While I don’t endorse plagiarism and do believe that all scholars should demonstrate the highest of integrity especially those who are directly influencing or impacting the impressions of children, I also believe that what should be considered in these cases is the intention of the author combined with the degree to which suspicion of plagiarism is found not just in a couple of sentences but throughout the body of work by the author. People make mistakes, especially in haste or when fatigued by an arduous and grueling process, which I think many people with earned PhD’s would agree characterizes the process of matriculating through a PhD program especially by the time you make it to and through the dissertation process. There is nothing in Dr. Hamlett’s track record as an academician and administrator that suggests she is anything other than an intelligent, honest, and adept leader with integrity and an unwavering commitment to and compassion for all children. 
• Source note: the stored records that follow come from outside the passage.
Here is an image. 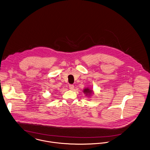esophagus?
Masks as SVG:
<instances>
[{
    "instance_id": "esophagus-1",
    "label": "esophagus",
    "mask_w": 150,
    "mask_h": 150,
    "mask_svg": "<svg viewBox=\"0 0 150 150\" xmlns=\"http://www.w3.org/2000/svg\"><path fill=\"white\" fill-rule=\"evenodd\" d=\"M69 89H70L71 90H74V86L73 85H69Z\"/></svg>"
}]
</instances>
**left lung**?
Instances as JSON below:
<instances>
[{
  "label": "left lung",
  "mask_w": 150,
  "mask_h": 150,
  "mask_svg": "<svg viewBox=\"0 0 150 150\" xmlns=\"http://www.w3.org/2000/svg\"><path fill=\"white\" fill-rule=\"evenodd\" d=\"M84 92H85V94H86L89 95V94H90L91 93L92 91H91V90H90L89 89L87 88V89H85L84 90Z\"/></svg>",
  "instance_id": "left-lung-1"
}]
</instances>
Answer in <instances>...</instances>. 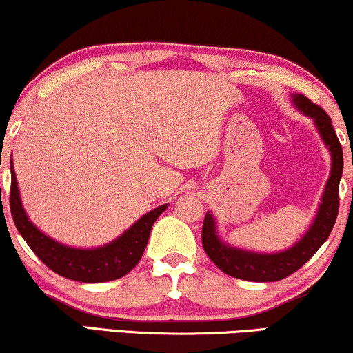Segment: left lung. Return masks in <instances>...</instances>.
I'll return each mask as SVG.
<instances>
[{
	"label": "left lung",
	"instance_id": "left-lung-1",
	"mask_svg": "<svg viewBox=\"0 0 353 353\" xmlns=\"http://www.w3.org/2000/svg\"><path fill=\"white\" fill-rule=\"evenodd\" d=\"M294 103L305 114L314 118L317 130L332 152V171L327 181L324 197L317 212V217L314 220L312 227L303 236L299 243L283 253L276 254H258L250 252H241V250L230 248L223 245L217 239L214 227V219L210 214L205 215L202 225V246L205 253L215 265L219 266L223 273L233 278L246 279V281L268 283L279 281L286 276L296 273L301 266H304L314 253L321 248L322 243L329 239L332 232L335 220L339 214V184L343 171V152L341 141H339L337 133H335L332 121L329 114L322 110L319 105L312 103L307 97L296 95Z\"/></svg>",
	"mask_w": 353,
	"mask_h": 353
}]
</instances>
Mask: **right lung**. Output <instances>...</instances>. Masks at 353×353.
<instances>
[{
	"label": "right lung",
	"instance_id": "add662e5",
	"mask_svg": "<svg viewBox=\"0 0 353 353\" xmlns=\"http://www.w3.org/2000/svg\"><path fill=\"white\" fill-rule=\"evenodd\" d=\"M165 207L168 205H161L158 209L148 212L133 227L123 233L120 239L110 245L95 250L70 248L49 239L29 222L26 212L21 205L14 171L11 172L10 209L16 228L26 240L29 248L49 270L74 281L103 283L130 273L141 260L144 248L150 240L152 225L165 210Z\"/></svg>",
	"mask_w": 353,
	"mask_h": 353
}]
</instances>
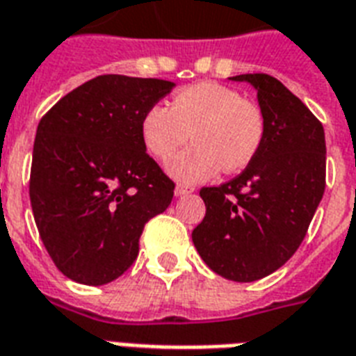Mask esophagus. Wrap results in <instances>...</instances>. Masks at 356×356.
I'll return each instance as SVG.
<instances>
[{
  "label": "esophagus",
  "mask_w": 356,
  "mask_h": 356,
  "mask_svg": "<svg viewBox=\"0 0 356 356\" xmlns=\"http://www.w3.org/2000/svg\"><path fill=\"white\" fill-rule=\"evenodd\" d=\"M194 192V186H186V184H177L175 186V196H186V194H192Z\"/></svg>",
  "instance_id": "obj_1"
}]
</instances>
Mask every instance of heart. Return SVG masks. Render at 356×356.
<instances>
[{
  "instance_id": "b5f03b06",
  "label": "heart",
  "mask_w": 356,
  "mask_h": 356,
  "mask_svg": "<svg viewBox=\"0 0 356 356\" xmlns=\"http://www.w3.org/2000/svg\"><path fill=\"white\" fill-rule=\"evenodd\" d=\"M142 142L156 160L172 159L192 134L194 145L170 162L183 183H202L220 172H241L261 147V110L232 88L202 81L181 89L170 108L156 104L142 119Z\"/></svg>"
}]
</instances>
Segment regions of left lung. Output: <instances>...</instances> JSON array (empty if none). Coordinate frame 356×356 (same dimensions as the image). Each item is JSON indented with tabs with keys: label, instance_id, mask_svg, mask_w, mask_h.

I am a native of Chapel Hill and went from elementary school, junior high and high school in the district on to graduate from undergrad at UNC Chapel Hill. It sickens me that in a school district like Chapel Hill—Carrboro, which has failed to deliver on its promise of ensuring a high quality education for all children and not just those from affluent backgrounds that this allegation of plagiarism is being used as a weapon to besmirch the reputation of and destroy faith a superintendent who by all measures has what it takes to help the district rise to higher ground. While the district is recognized as one of the top in the nation, behind that shining recognition is a dark reality. For decades it has failed to ensure that Black and in some cases Hispanic/Latino, refugee, and poor kids have the same educational outcomes as white and affluent kids in the district. Those students who are thriving in the district are those who have all the means to do so no matter what school district they are in. And, those students who have the most have parents who often fight the hardest and demand the loudest for more when the primary focus of the community at large should be on how the district can truly become a shining example for the nation by demonstrating its ability to produce children with little resources to excel academically and move from the bottom to the top.
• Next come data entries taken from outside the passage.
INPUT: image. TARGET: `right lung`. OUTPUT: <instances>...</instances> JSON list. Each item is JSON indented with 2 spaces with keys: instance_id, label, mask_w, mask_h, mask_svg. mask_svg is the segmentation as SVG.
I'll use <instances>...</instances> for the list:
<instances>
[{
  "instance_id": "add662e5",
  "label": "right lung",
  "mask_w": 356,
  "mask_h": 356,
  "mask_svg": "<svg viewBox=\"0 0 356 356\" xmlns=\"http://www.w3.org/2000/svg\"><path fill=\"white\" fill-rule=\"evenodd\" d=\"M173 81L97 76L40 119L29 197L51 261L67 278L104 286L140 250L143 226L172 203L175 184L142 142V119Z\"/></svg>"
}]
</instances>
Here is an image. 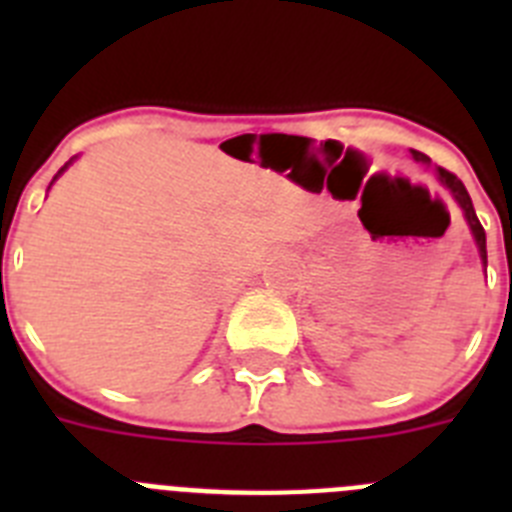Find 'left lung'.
<instances>
[{
  "label": "left lung",
  "mask_w": 512,
  "mask_h": 512,
  "mask_svg": "<svg viewBox=\"0 0 512 512\" xmlns=\"http://www.w3.org/2000/svg\"><path fill=\"white\" fill-rule=\"evenodd\" d=\"M413 158H415V161H423V164H431V158L425 156V153H420V151H413ZM436 176H438V182H441L443 187H446L451 194H454V200L459 202V207H461V210H464V217H467L469 228H472L474 241H477L479 256H482V264L487 266V238H485V228H482V223H479V220H477V212H474L472 197H469L467 187L461 184V179H456V176L451 174V171H446V169H436Z\"/></svg>",
  "instance_id": "obj_1"
}]
</instances>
 I don’t know who the anonymous person was who instigated the investigation. I would recommend however that he or she use their influence and power to work with Dr. Hamlett, and the district’s school board and administration to help find solutions to more weightier matters like as Delores Bailey, Chapel Hill resident, former parent and Executive Director of Empowerment, Inc. pointed out in her remarks to the school board---homeless families with children in Chapel Hill and Carrboro who are sleeping in cars and yet getting up every morning and going to school, or, I add the children whose parents work multiple jobs and don’t have the time to invest like other parents into helping their children achieve academically but who are trusting that the resources are available in the schools they are attending, or the children who are trying to navigate through multiple adverse childhood experiences including parent drug use, violence, and trauma. That to me would be a far better investment of time and resources and would yield much greater, nobler, and lasting returns. It would also model the type of behavior that would inspire young people in the district to become upstanding, contributing, compassionate, and positive global world citizens, not bullies, meanspirited, and divisive scandalmongers.